Normally, autophagy in humans rises and declines with a strong daily rhythm. Since autophagy is upregulated by fasting (or starvation), it strongly increases at night and in the early morning, since no food is taken during the night. During the day, during the fed state, autophagy proceeds at a low, basal level.
Humans and other organisms exhibit a strong diurnal rhythm of anabolism and catabolism. Both are equally necessary to life and health. With aging, however, that rhythm declines in amplitude. At night, when autophagy should be strongly activated, it is only weakly so or not at all. In the day, when anabolism should be at full speed, aging weakens the process. This is known as anabolic resistance.
Also due to the diurnal or circadian rhythm in autophagy, levels of glutathione, a tripeptide that is the body’s most important antioxidant, rises and falls. The liver, for example, may contain as much as 100% more glutathione during the day as in the early morning.
As a consequence of the age-related decline in autophagy, the amino acids that are necessary for the synthesis of glutathione fall, and not enough glutathione is produced. Since glutathione is an important antioxidant, if cells don’t make enough, free radicals become abundant and a state of oxidative stress ensues, which is a hallmark of aging. Not good. Oxidative stress in turn causes autophagy to decline, so we have a vicious cycle of less autophagy, more oxidative stress, even less autophagy, and so on.

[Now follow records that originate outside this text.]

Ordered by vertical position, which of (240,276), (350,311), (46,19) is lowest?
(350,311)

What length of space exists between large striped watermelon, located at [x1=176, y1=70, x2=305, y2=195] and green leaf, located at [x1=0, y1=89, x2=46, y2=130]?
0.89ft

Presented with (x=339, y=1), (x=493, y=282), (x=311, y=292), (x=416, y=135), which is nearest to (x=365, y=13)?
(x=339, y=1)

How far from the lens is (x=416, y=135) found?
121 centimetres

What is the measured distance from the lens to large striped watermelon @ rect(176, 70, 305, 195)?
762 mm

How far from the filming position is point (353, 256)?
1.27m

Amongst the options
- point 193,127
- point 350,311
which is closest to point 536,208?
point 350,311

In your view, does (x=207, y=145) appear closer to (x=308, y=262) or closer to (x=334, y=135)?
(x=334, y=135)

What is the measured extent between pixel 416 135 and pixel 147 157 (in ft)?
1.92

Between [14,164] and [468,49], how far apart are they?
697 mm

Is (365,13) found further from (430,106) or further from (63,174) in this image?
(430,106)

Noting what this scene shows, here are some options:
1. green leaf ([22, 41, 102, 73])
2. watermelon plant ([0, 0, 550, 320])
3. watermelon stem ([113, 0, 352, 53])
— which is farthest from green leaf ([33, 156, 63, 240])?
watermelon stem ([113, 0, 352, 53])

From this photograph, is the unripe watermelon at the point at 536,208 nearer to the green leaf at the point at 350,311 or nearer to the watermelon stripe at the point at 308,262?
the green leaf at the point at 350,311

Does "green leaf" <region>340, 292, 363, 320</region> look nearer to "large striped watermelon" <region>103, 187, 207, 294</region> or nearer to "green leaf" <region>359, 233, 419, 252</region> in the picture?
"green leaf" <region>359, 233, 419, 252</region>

Now, sarcopenia, or muscle wasting, is also characteristic of aging, and anabolic resistance causes it. Maintaining a healthy amount of muscle mass is crucial to healthy aging and longevity. This healthy amount of muscle mass also decreases oxidative stress, since muscle is the main source through which autophagy releases amino acids, and thus synthesizes glutathione.

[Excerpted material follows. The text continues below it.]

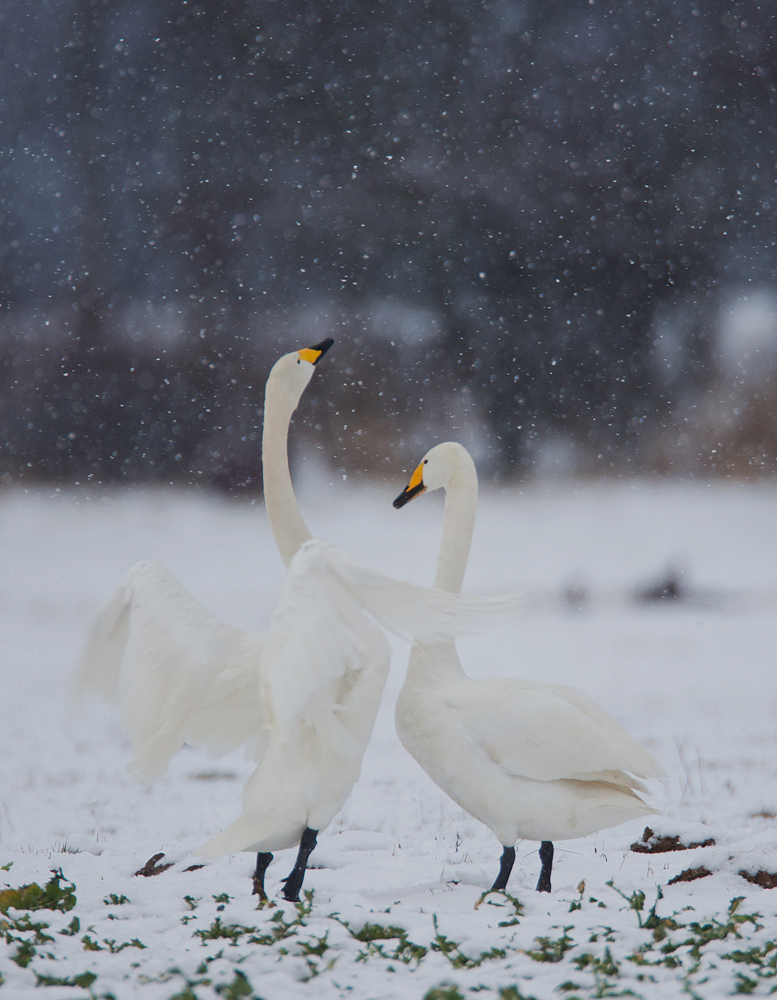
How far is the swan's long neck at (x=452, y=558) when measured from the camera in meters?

The key: to avoid aging, one must go through periods of time of a strong breakdown in tissue (autophagy), followed by a rigorous building up again of the same tissue (anabolism). In this way, the body is rejuvenated, since the tissues that are broken down are old, damaged mitochondria, misfolded proteins, and other cellular debris.
By now you’re probably wondering how to do this, and the answer is very simple. Here’s the equation for living a long time: fasting for a time followed by weightlifting + protein = longer life.

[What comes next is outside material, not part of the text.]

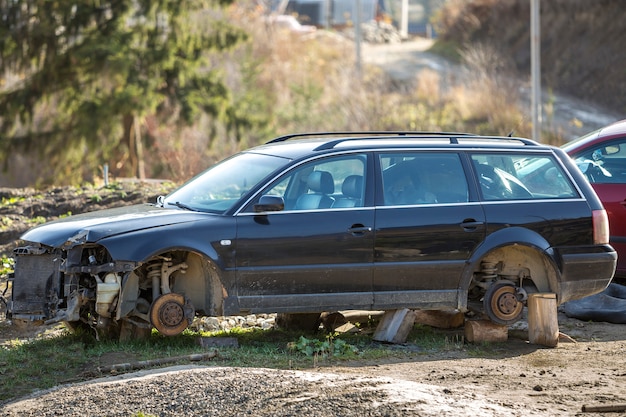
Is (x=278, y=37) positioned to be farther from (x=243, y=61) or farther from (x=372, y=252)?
(x=372, y=252)

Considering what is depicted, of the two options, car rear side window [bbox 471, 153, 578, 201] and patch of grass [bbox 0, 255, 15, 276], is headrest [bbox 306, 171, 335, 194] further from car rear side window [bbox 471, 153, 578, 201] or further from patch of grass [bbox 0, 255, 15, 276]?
patch of grass [bbox 0, 255, 15, 276]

I’m dead serious about this. If you fast, you increase autophagy, which rids your cells of junk. But you must follow this by anabolism, and the best way to accomplish this, even if you’re old, is by lifting weights and eating enough protein.
Ideally, one wants to take protein around workouts, and whey protein has been shown to give the best anabolism bang for the buck. It causes amino acid levels to rise rapidly in the blood, which ensures maximum anabolism. Whey also has the additional benefit of being rich in cysteine, which is the rate-limiting factor in glutathione synthesis. Thus whey can increase levels of glutathione, and this is especially beneficial in older people. And you thought it was only good for bodybuilders.
Whey can also be taken with benefit by older people in the morning. The cysteine and other amino acids in whey will help replenish glutathione, and so lower oxidative stress. Alternatively, n-acetylcysteine, a source of cysteine, may be beneficial for this, and should be taken with the first meal of the day to ensure that other amino acids are present.
As for fasting, well, we’ve discussed intermittent fasting a lot around here. Fasting is crucial to maintaining a high level of autophagy as we grow older. A 12-hour fast, between dinner and breakfast, will likely suffice for those not too old. An even healthier practice might be a daily feeding window of 8 to 10 hours, and during the rest of the time not eating at all. (Exercise should of course be done during the feeding phase.) Eating late at night – or in the middle of the night – is to be strongly discouraged, as this is when you want autophagy going full blast.